Women must stick together

One of the ways to get out of the colour-coded political rut is for rival parties to set a common agenda on shared problems, visualise a more just future together, and work toward what their children will be grateful for. This sounds easier said than done. But civic groups in Chiang Mai have already shown the way.

Despite different political allegiances, they agree that the problems their home town is facing _ from heavy traffic to haze _ stem from top-down control from the Bangkok government and officialdom. No matter what government is in power, they believe their problems will never be solved when policies and budgets are made in Bangkok. Decentralisation is their answer. So for the past year, they have been working together to map out decentralisation blueprints for Chiang Mai and lobby their politicians to answer to their demands for bottom-up democracy.

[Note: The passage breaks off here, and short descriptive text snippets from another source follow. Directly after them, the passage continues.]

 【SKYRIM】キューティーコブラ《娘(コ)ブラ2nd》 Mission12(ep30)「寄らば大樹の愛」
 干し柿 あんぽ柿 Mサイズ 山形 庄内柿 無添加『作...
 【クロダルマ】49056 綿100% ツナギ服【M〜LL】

This is a lesson women politicians and women's groups in Thailand can learn from.

Whatever their political ideologies, women face similar problems in Thailand's deeply patriarchal society. In national politics, women's representation remains dismally low. While women constitute 52% of the voters, they make up only 15% of MPs and 16% of senators. The percentage drops to only 9% at the local level. In the bureaucracy where women outnumber men, only 17% of women reach the top posts. In short, the gender gap is glaring in national decision-making.

In economic life, the high representation of women in top management has won praise worldwide. But they are a minority. The majority of women are still struggling in the informal sector without proper welfare benefits and protection.

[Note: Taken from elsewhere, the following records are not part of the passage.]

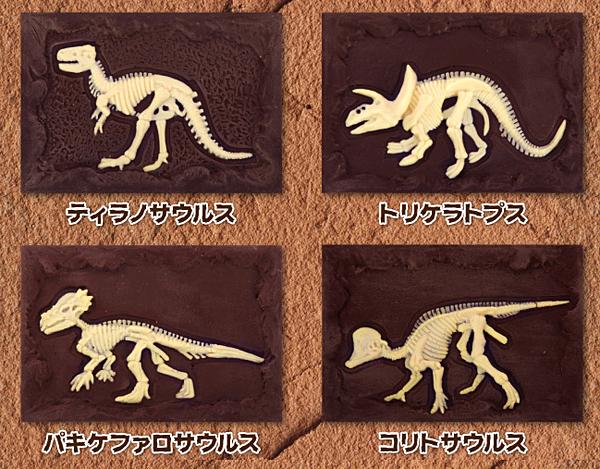 4種類の恐竜の画像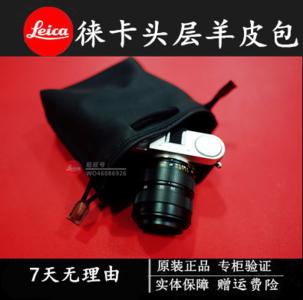 羊皮袋 徕卡大M M240P M-P ME V-LUX T X113 XV Q皮套 相机包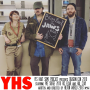 Artwork for YHS Ep. 115 - Dragon Con 2018 and Halloween Trailer Review!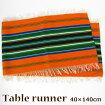 ポーランド伝統手織テーブルランナーオレンジ40×140cm麻ウール【RCP】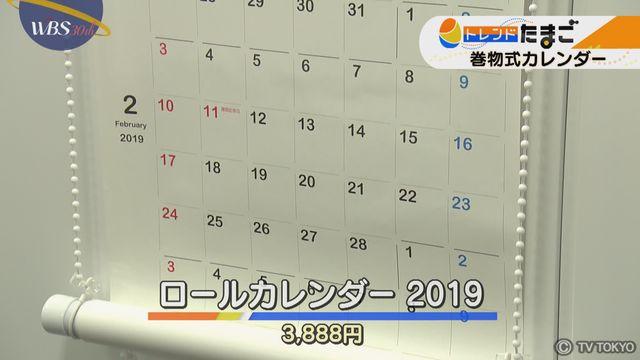 【トレたま】巻物式カレンダー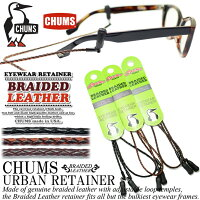 �ڥ���ͥ�DM���б����ۥ���ॹ��CHUMS�ۥᥬ�ͥ��ȥ�å�Braided-LeatherRETAINER��CH61-0231�˥֥쥤�ǥåɥ쥶����ơ��ʡ����饹�����ɥ��󥰥饹���ȥ�å״�����ȥ�å�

Rich or poor, women face similar cultural and sexual double standards that exposes them to sexual violence and weighs them down with a double workload from jobs and family care obligations.

There is much to be done when a study reveals 44% of women report having been beaten up or raped by their partners, when teen pregnancy is the highest in Asia, when more than 1,000 women die each year from botched abortions, and when 36% of women become HIV positive from intimate partner transmission.

There is much to be done to empower women so they can negotiate safe sex, to provide them with safe and legal access to terminate unplanned pregnancies, and _ more importantly _ to dismantle double sexual standards that underlie the discrimination and violence against women.

This is why the reactions from female politicians from both the government and opposition camps to the insulting and sexist remark by former prime minister Abhisit Vejjajiva toward Prime Minister Yingluck Shinawatra are extremely disappointing.

For opposition women MPs to defend Mr Abhisit's e-ngo or "dumb broad" remark simply shows they are totally blind to sexism and gender oppression.

The pro-government women MPs do not fare any better. Yesterday, they staged a protest by using a woman's traditional pasin wrap-around to shame Mr Abhisit. By doing so, they were endorsing the deeply-rooted sexist view that women are inferior to men.

It's clear that change cannot be left in the hands of politicians. Speak up, be true to higher principles, and pursue shared goals. That is the path chosen by Chiang Mai's decentralisation movement to overcome the political divide, which women's groups working for gender justice should follow.